Why are module-based Supervisors recommended (outside of the tree root)?

chocolatedonut · November 1, 2023, 2:23pm

Can you please provide an example of how and when is a module-based supervisor preferred (over starting a Supervisor via start_link/2)?

It isn’t clear to me what do “automatically” vs. “manually”, from the docs below, mean.

The difference between the two approaches is that a module-based supervisor gives you more direct control over how the supervisor is initialized. Instead of calling Supervisor.start_link/2 with a list of child specifications that are automatically initialized, we manually initialize the children by calling Supervisor.init/2 inside its c:init/1 callback.

I’ll use the Blackjack example, from @sasajuric’s To spawn or not to spawn post, where this call of Supervisor.start_link/2 doesn’t (seem to) follow the above recommendation.

For example, before this Supervisor.start_link/2 call I can still fetch children’s initial arguments from an external service – just as I can do in Supervisor.c:init/1. What is “automatic” vs. “manual” then referring to (as I presume my example isn’t it)?

Bit further down, the docs also say:

A general guideline is to use the supervisor without a callback module only at the top of your supervision tree, generally in the Application.start/2 callback. We recommend using module-based supervisors for any other supervisor in your application, so they can run as a child of another supervisor in the tree.

As shown in the Blackjack example, it seems we can still “run [a Supervisor] as a child of another supervisor in the tree”. What OTP benefits are we missing out on then?

Or has OTP changed since then, as Sasa’s article was written at Elixir v1.4.2, and the docs on module-based Supervisor at v1.4.2 doesn’t have the above-quoted recommendations.

josevalim · November 1, 2023, 3:31pm

I think those are unclear words from the docs. Perhaps “explicitly” vs “implicitly” is better. Both have to call Supervisor.init, but Supervisor.start_link does it for you implicitly, the other requires you to do so explicitly.

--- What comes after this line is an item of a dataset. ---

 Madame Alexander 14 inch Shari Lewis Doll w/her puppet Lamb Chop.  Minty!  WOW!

sasajuric · November 1, 2023, 3:36pm

I didn’t write those docs, but here’s my guess:

When you invoke Supervisor.start_link(children, opts), a process is started, and that process will start the children.
When you invoke Supervisor.start_link(module, arg, opts), a process is started, and that process will invoke your init callback. That callback needs to return the list of children (using Supervisor.init/2).

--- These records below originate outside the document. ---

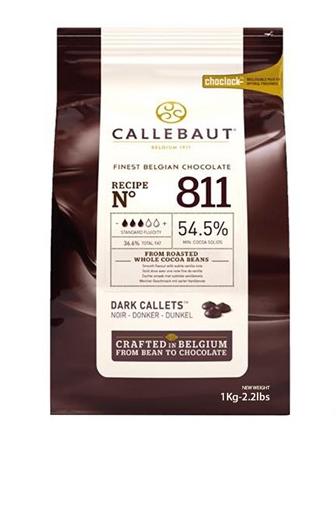 CHOCOLATE BELGA CALLETS AMARGO 811 (54,5% CACAU) - GOTAS 1KG CALLEBAUT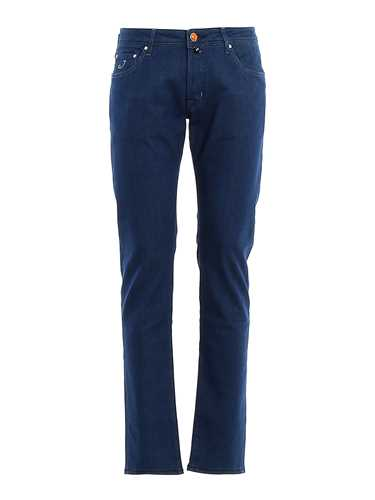 Picture of JACOB COHEN | Men's Style J 622 Comfort Denim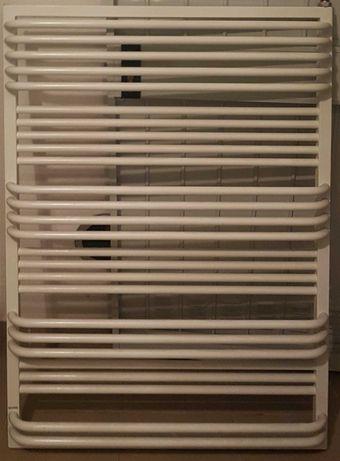 Grzejnik łazienkowy Terma POC 1215 x 800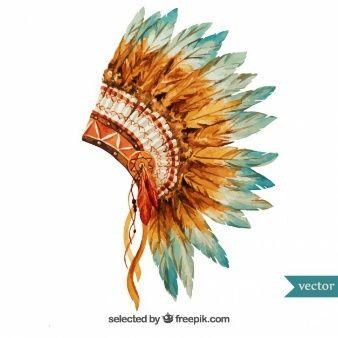 Pintados à mão cocar indígena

Hope this sheds some light, though I agree that manual vs auto is somewhat confusing.

When it comes to differences between these two approaches, I regard the former as being simpler, while the latter (with the callback module) is more flexible.

The reason is that when you have the callback module, the decision making is deferred to the latest moment in time. You generate the child specs just before the processes are about to be started. This can be useful if the restarted supervisor might need to start a different set of children.

You can’t achieve such flexibility with the basic approach. Because, even if the supervisor process is restarted, the spec has already been given, so it will always start the same set of children. You’d need to restart the parent of that supervisor to make that work.

For the same reason, I also think (but I’m not sure), that a callback-based supervisor will work better with live code upgrades.

I typically don’t care about these benefits, so I use the simpler approach for all my supervisors. The same approach is taken by Elixir in Action. TBH, I can’t recall the last time I wrote a callback-based supervisor

josevalim · November 1, 2023, 3:41pm

I agree with you. Unfortunately, outside of the root, the only way to rely on start_link/2 is by providing custom child specs (with the confusing start MFA). So I have found that telling people to use a module-based approach (which its default child spec) is better than hand-rolling a child spec. Thoughts?

sasajuric · November 1, 2023, 3:58pm

FWIW, EiA example use a dedicated module for each supervisor, it’s just not based on the callback app, so you do something like:

defmodule MySupervisor do
  def start_link, do: Supervisor.start_link(children, opts)

  def child_spec, 
    do: %{id: __MODULE__, start: {__MODULE__, :start_link, []}, type: :supervisor}
end

But I agree this is meh, so in practice I tend to write an ad-hoc helper so I can specify something like supervisor(children, opts) as a child. Perhaps it would be nice if we could get something like that out of the box?

But even with that, sometimes a dedicated supervisor module is useful (if you want to support other functions, such as adding a child). So it would be also nice if I could do something like use Supervisor, callback?: false which would inject the proper spec, without the behaviour part.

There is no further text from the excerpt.